Each agent operates in a smaller cognitive scope. Smaller scope means less confusion, better instruction adherence, and easier debugging.

// Before: One agent trying to do everything
type GodAgent struct {
    // Planning
    // Research
    // Coding
    // Execution
    // Verification
    // Memory
    // Everything...
}

// After: Specialized agents
type Agency struct {
    Planner    *Agent // Just plans
    Researcher *Agent // Just researches
    Coder      *Agent // Just codes
    Executor   *Agent // Just executes
    Verifier   *Agent // Just verifies
}
Enter fullscreen mode Exit fullscreen mode

An agency isn't necessarily faster by default.

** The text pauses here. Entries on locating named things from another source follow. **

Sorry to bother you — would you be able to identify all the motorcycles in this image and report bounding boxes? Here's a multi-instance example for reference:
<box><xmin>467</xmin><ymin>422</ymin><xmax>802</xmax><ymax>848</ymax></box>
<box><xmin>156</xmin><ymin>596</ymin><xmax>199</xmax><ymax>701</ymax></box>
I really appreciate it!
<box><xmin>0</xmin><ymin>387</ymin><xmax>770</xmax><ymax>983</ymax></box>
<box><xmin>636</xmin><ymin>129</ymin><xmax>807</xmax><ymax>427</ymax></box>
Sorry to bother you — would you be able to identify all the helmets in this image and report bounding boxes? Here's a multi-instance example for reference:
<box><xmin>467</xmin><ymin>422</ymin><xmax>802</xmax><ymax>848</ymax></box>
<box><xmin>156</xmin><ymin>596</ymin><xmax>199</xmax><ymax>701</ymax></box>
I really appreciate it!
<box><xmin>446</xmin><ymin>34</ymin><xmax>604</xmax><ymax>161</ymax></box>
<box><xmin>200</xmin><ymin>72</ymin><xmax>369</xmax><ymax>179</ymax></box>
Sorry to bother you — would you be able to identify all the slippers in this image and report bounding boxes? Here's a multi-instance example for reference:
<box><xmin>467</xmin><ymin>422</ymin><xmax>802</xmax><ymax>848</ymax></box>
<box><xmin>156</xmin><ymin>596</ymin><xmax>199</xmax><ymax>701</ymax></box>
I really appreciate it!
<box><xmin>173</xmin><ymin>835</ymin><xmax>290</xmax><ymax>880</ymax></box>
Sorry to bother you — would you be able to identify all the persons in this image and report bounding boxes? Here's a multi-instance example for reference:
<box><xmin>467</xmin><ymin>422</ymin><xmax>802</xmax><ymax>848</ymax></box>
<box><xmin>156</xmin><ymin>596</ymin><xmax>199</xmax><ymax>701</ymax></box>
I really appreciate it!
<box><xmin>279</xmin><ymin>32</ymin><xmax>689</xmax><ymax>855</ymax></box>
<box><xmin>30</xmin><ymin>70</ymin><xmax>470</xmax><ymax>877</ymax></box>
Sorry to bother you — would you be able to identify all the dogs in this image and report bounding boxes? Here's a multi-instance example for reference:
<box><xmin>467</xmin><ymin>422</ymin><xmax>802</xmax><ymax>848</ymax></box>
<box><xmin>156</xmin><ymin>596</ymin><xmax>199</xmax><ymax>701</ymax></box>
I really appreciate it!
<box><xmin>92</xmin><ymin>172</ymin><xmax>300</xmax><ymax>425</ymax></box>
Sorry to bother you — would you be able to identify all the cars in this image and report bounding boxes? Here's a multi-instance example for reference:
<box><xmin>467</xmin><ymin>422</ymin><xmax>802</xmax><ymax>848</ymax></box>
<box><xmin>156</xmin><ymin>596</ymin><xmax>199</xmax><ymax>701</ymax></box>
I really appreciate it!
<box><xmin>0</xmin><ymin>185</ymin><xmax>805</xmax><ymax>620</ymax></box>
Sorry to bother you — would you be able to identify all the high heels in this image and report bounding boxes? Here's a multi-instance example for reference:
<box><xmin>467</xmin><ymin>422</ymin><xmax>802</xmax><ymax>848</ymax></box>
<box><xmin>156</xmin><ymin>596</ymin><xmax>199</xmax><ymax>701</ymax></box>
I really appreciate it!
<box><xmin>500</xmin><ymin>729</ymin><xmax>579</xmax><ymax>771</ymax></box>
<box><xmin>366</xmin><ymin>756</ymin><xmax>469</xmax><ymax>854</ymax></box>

It's more stable. Speed is a side effect. Stability is the goal.

The Hexagonal Architecture Decision

The AI landscape is in constant flux. New API versions, model capabilities, providers, and technologies emerge every month.

So how does this connect to architecture? Simple: if LLMs are inherently volatile and the AI field evolves so rapidly, your architecture needs to be decoupled to protect your system from these shifts.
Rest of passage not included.